In the swiftly advancing realm of information retrieval, unsupervised cross-modal hashing has emerged as a focal point of research, taking advantage of the inherent advantages of the multifaceted and dynamism inherent in multimedia data. Existing unsupervised cross-modal hashing methods rely mainly on initial pre-trained correlations among cross-modal features, and the inaccurate neighborhood correlations impacts the presentation of common semantics throughout the optimization. To address the aforementioned issues, we propose Ensemble Prototype Networks (EPNet), which delineates class attributes of cross-modal instances through an ensemble clustering methodology. EPNet seeks to extract correlation information between instances by leveraging local correlation aggregation and ensemble clustering from multiple perspectives, aiming to reduce initialization effects and enhance cross-modal representations. Specifically, the local correlation aggregation is first proposed within a batch of semantic affinity relationships to generate a precise and compact hash code among cross-modal instances. Secondly, the ensemble prototype module is employed to discern the class attributes of deep features, thereby aiding the model in extracting more universally applicable feature representations.
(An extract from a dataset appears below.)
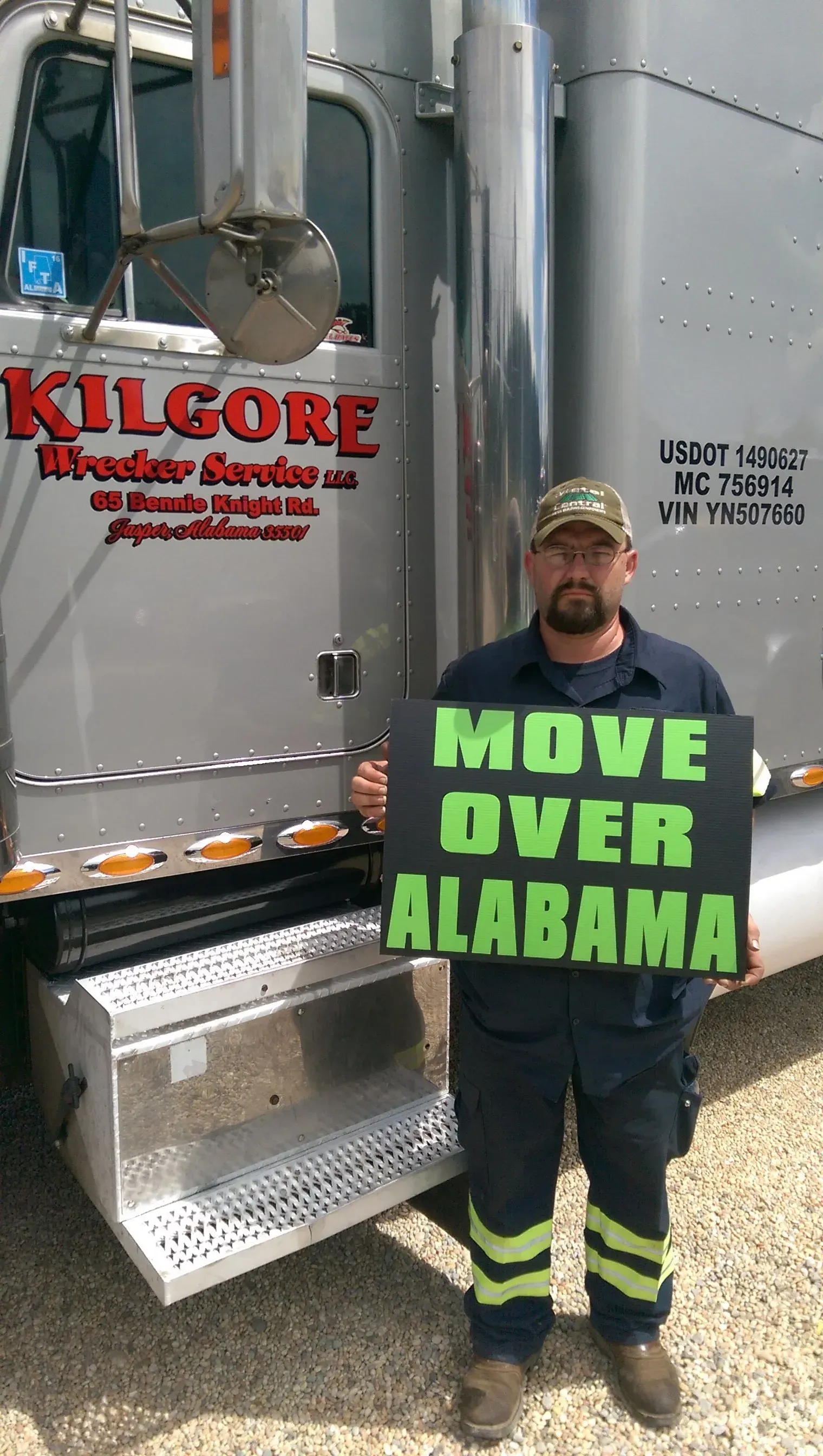 A man is holding a sign that says `` move over alabama '' in front of a truck.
Thirdly, an early attempt to constrict the representational congruity of local semantic affinity relationships and deep feature ensemble prototype correlations using cross-task consistency loss aims to enhance the representation of cross-modal common semantic features. Finally, EPNet outperforms several state-of-the-art cross-modal retrieval methods on three real-world image-text datasets in extensive experiments.

查看原文本刊更多论文

具有跨任务一致性的无监督跨模态哈希集成原型网络

在快速发展的信息检索领域，利用多媒体数据的多面性和动态性的固有优势，无监督跨模态散列已成为研究的焦点。现有的无监督跨模态哈希方法主要依赖于初始预训练的跨模态特征之间的相关性，而不准确的邻域相关性影响了整个优化过程中公共语义的表示。为了解决上述问题，我们提出了集成原型网络（EPNet），它通过集成聚类方法描述跨模态实例的类属性。EPNet试图从多个角度利用局部相关聚合和集成聚类来提取实例之间的相关信息，旨在减少初始化效应并增强跨模态表示。具体而言，首先在一批语义亲和关系中提出局部关联聚合，以在跨模态实例之间生成精确、紧凑的哈希码。其次，利用集成原型模块识别深层特征的类属性，从而帮助模型提取更普遍适用的特征表示；第三，早期尝试使用跨任务一致性损失来压缩局部语义亲和关系和深度特征集成原型关联的表征一致性，旨在增强跨模态共同语义特征的表征。最后，在广泛的实验中，EPNet在三个真实世界的图像-文本数据集上优于几种最先进的跨模态检索方法。
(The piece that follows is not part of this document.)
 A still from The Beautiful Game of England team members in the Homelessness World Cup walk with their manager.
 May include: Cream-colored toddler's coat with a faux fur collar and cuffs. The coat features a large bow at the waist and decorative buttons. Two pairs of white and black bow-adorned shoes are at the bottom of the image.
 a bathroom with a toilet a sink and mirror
本文章由计算机程序翻译，如有差异，请以英文原文为准。

求助全文

约1分钟内获得全文求助全文

来源期刊

IEEE Transactions on Multimedia 工程技术-电信学

CiteScore

11.70

自引率

11.00%

发文量

576

审稿时长

5.5 months

期刊介绍： The IEEE Transactions on Multimedia delves into diverse aspects of multimedia technology and applications, covering circuits, networking, signal processing, systems, software, and systems integration. The scope aligns with the Fields of Interest of the sponsors, ensuring a comprehensive exploration of research in multimedia.